● **Page**
Re: [PATCH 3/9] mm, page_alloc: do not set_cpu_numa_mem on empty nodes initialization

From: Michal Hocko
Date: Fri Jul 14 2017 - 08:39:51 EST


On Fri 14-07-17 13:32:42, Mel Gorman wrote:
> On Fri, Jul 14, 2017 at 12:50:04PM +0200, Michal Hocko wrote:
> > On Fri 14-07-17 10:48:10, Mel Gorman wrote:
> > > On Fri, Jul 14, 2017 at 10:00:00AM +0200, Michal Hocko wrote:
> > > > From: Michal Hocko <mhocko@xxxxxxxx>
> > > >
> > > > __build_all_zonelists reinitializes each online cpu local node for
> > > > CONFIG_HAVE_MEMORYLESS_NODES. This makes sense because previously memory
> > > > less nodes could gain some memory during memory hotplug and so the local
> > > > node should be changed for CPUs close to such a node. It makes less
> > > > sense to do that unconditionally for a newly creaded NUMA node which is
> > > > still offline and without any memory.
> > > >
> > > > Let's also simplify the cpu loop and use for_each_online_cpu instead of
> > > > an explicit cpu_online check for all possible cpus.
> > > >
> > > > Signed-off-by: Michal Hocko <mhocko@xxxxxxxx>
> > > > ---
> > > > mm/page_alloc.c | 6 ++----
> > > > 1 file changed, 2 insertions(+), 4 deletions(-)
> > > >
> > > > diff --git a/mm/page_alloc.c b/mm/page_alloc.c
> > > > index 7746824a425d..ebc3311555b1 100644
> > > > --- a/mm/page_alloc.c
> > > > +++ b/mm/page_alloc.c
> > > > @@ -5096,10 +5096,8 @@ static int __build_all_zonelists(void *data)
> > > >
> > > > build_zonelists(pgdat);
> > > > }
> > > > - }
> > > >
> > > > #ifdef CONFIG_HAVE_MEMORYLESS_NODES
> > > > - for_each_possible_cpu(cpu) {
> > > > /*
> > > > * We now know the "local memory node" for each node--
> > > > * i.e., the node of the first zone in the generic zonelist.
> > > > @@ -5108,10 +5106,10 @@ static int __build_all_zonelists(void *data)
> > > > * secondary cpus' numa_mem as they come on-line. During
> > > > * node/memory hotplug, we'll fixup all on-line cpus.
> > > > */
> > > > - if (cpu_online(cpu))
> > > > + for_each_online_cpu(cpu)

● **Record extracts**
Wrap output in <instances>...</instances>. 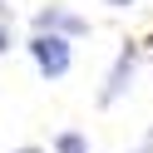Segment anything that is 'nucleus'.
Segmentation results:
<instances>
[{
  "mask_svg": "<svg viewBox=\"0 0 153 153\" xmlns=\"http://www.w3.org/2000/svg\"><path fill=\"white\" fill-rule=\"evenodd\" d=\"M54 153H89V138H84L79 128H64L59 138H54Z\"/></svg>",
  "mask_w": 153,
  "mask_h": 153,
  "instance_id": "20e7f679",
  "label": "nucleus"
},
{
  "mask_svg": "<svg viewBox=\"0 0 153 153\" xmlns=\"http://www.w3.org/2000/svg\"><path fill=\"white\" fill-rule=\"evenodd\" d=\"M133 153H153V133H148V138H143V143H138Z\"/></svg>",
  "mask_w": 153,
  "mask_h": 153,
  "instance_id": "0eeeda50",
  "label": "nucleus"
},
{
  "mask_svg": "<svg viewBox=\"0 0 153 153\" xmlns=\"http://www.w3.org/2000/svg\"><path fill=\"white\" fill-rule=\"evenodd\" d=\"M15 153H45V148H15Z\"/></svg>",
  "mask_w": 153,
  "mask_h": 153,
  "instance_id": "6e6552de",
  "label": "nucleus"
},
{
  "mask_svg": "<svg viewBox=\"0 0 153 153\" xmlns=\"http://www.w3.org/2000/svg\"><path fill=\"white\" fill-rule=\"evenodd\" d=\"M109 10H128V5H138V0H104Z\"/></svg>",
  "mask_w": 153,
  "mask_h": 153,
  "instance_id": "423d86ee",
  "label": "nucleus"
},
{
  "mask_svg": "<svg viewBox=\"0 0 153 153\" xmlns=\"http://www.w3.org/2000/svg\"><path fill=\"white\" fill-rule=\"evenodd\" d=\"M133 69H138V45H123L119 50V59H114V69H109V79H104V89H99V104H119L123 94H128V84H133Z\"/></svg>",
  "mask_w": 153,
  "mask_h": 153,
  "instance_id": "f03ea898",
  "label": "nucleus"
},
{
  "mask_svg": "<svg viewBox=\"0 0 153 153\" xmlns=\"http://www.w3.org/2000/svg\"><path fill=\"white\" fill-rule=\"evenodd\" d=\"M10 50V25H5V15H0V54Z\"/></svg>",
  "mask_w": 153,
  "mask_h": 153,
  "instance_id": "39448f33",
  "label": "nucleus"
},
{
  "mask_svg": "<svg viewBox=\"0 0 153 153\" xmlns=\"http://www.w3.org/2000/svg\"><path fill=\"white\" fill-rule=\"evenodd\" d=\"M25 50H30L35 69H40L45 79H64L69 64H74V45H69V35H59V30H35Z\"/></svg>",
  "mask_w": 153,
  "mask_h": 153,
  "instance_id": "f257e3e1",
  "label": "nucleus"
},
{
  "mask_svg": "<svg viewBox=\"0 0 153 153\" xmlns=\"http://www.w3.org/2000/svg\"><path fill=\"white\" fill-rule=\"evenodd\" d=\"M35 30H59V35H69V40H79V35H89V20L74 15V10H64V5H50V10L35 15Z\"/></svg>",
  "mask_w": 153,
  "mask_h": 153,
  "instance_id": "7ed1b4c3",
  "label": "nucleus"
}]
</instances>
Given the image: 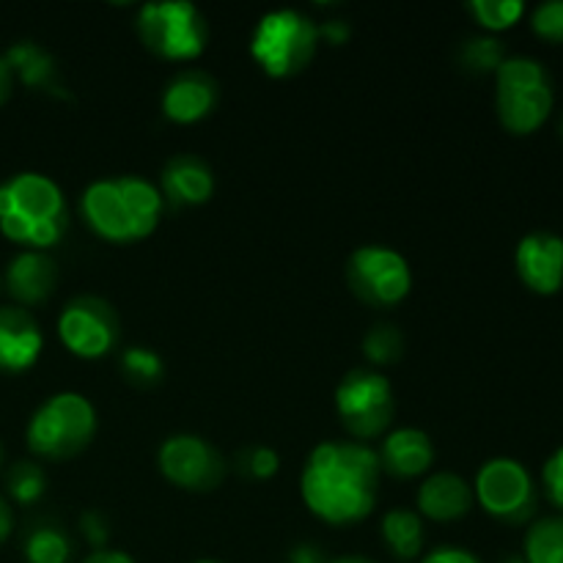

● **Required work**
**a.** Transcribe the patch thread from "On Fri 14-07-17 13:32:42, Mel" up to and including "without any memory.".
**b.** In the patch thread, which macro does the patch use in place of an explicit cpu_online check for all possible cpus?
**c.** Take the patch thread further, continuing from the line where it stops.

● **Responses to the exercise**
**a.**
On Fri 14-07-17 13:32:42, Mel Gorman wrote:
> On Fri, Jul 14, 2017 at 12:50:04PM +0200, Michal Hocko wrote:
> > On Fri 14-07-17 10:48:10, Mel Gorman wrote:
> > > On Fri, Jul 14, 2017 at 10:00:00AM +0200, Michal Hocko wrote:
> > > > From: Michal Hocko <mhocko@xxxxxxxx>
> > > >
> > > > __build_all_zonelists reinitializes each online cpu local node for
> > > > CONFIG_HAVE_MEMORYLESS_NODES. This makes sense because previously memory
> > > > less nodes could gain some memory during memory hotplug and so the local
> > > > node should be changed for CPUs close to such a node. It makes less
> > > > sense to do that unconditionally for a newly creaded NUMA node which is
> > > > still offline and without any memory.

**b.** for_each_online_cpu

**c.**
> > > > set_cpu_numa_mem(cpu, local_memory_node(cpu_to_node(cpu)));
> > > > - }
> > > > #endif
> > > > + }
> > > >
> > >
> > > This is not as clear a benefit. For each online node, we now go through
> > > all online CPUs once per node. There would be some rationale for using
> > > for_each_online_cpu.
> >
> > I am not sure I understand. I am using for_each_online_cpu...
>
> Yes, but within a loop that looks like
>
> for_each_online_node(nid)
> ...
> for_each_online_cpu(cpu)
>
> Or maybe you aren't because we are looking at different baselines. I had
> minor fuzz and conflicts applying the series.

The current mmotm after this patch looks like this
if (self && !node_online(self->node_id)) {
build_zonelists(self);
} else {
for_each_online_node(nid) {
pg_data_t *pgdat = NODE_DATA(nid);

build_zonelists(pgdat);
}

#ifdef CONFIG_HAVE_MEMORYLESS_NODES
/*
* We now know the "local memory node" for each node--
* i.e., the node of the first zone in the generic zonelist.
* Set up numa_mem percpu variable for on-line cpus. During
* boot, only the boot cpu should be on-line; we'll init the
* secondary cpus' numa_mem as they come on-line. During
* node/memory hotplug, we'll fixup all on-line cpus.
*/
for_each_online_cpu(cpu)
set_cpu_numa_mem(cpu, local_memory_node(cpu_to_node(cpu)));
#endif
}

So for_each_online_cpu is called outside of the for_each_online_node.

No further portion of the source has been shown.